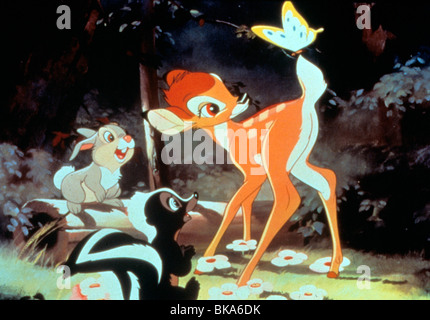 BAMBI -1942 CREDIT DISNEY Stock Photo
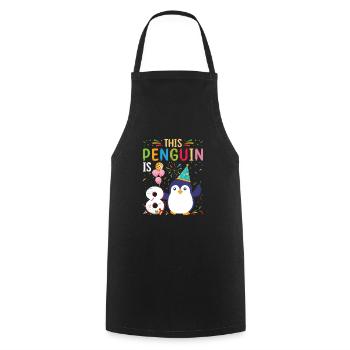 King Penguin Emperor Penguin Penguin Gift - Cooking Apron - black - Front - AI Model Male 185 dark (185cm)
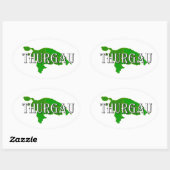 Sticker Ovale Thurgovia - Thurgau (Feuille)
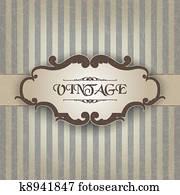 Vintage frame Vintage frame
────────────────────
Activity :: Copy out the listing word for word and skip its pictures.

Task answer ::
 BAMBI -1942 CREDIT DISNEY Stock Photo
 King Penguin Emperor Penguin Penguin Gift - Cooking Apron - black - Front - AI Model Male 185 dark (185cm)
 Sticker Ovale Thurgovia - Thurgau (Feuille)
 Vintage frame Vintage frame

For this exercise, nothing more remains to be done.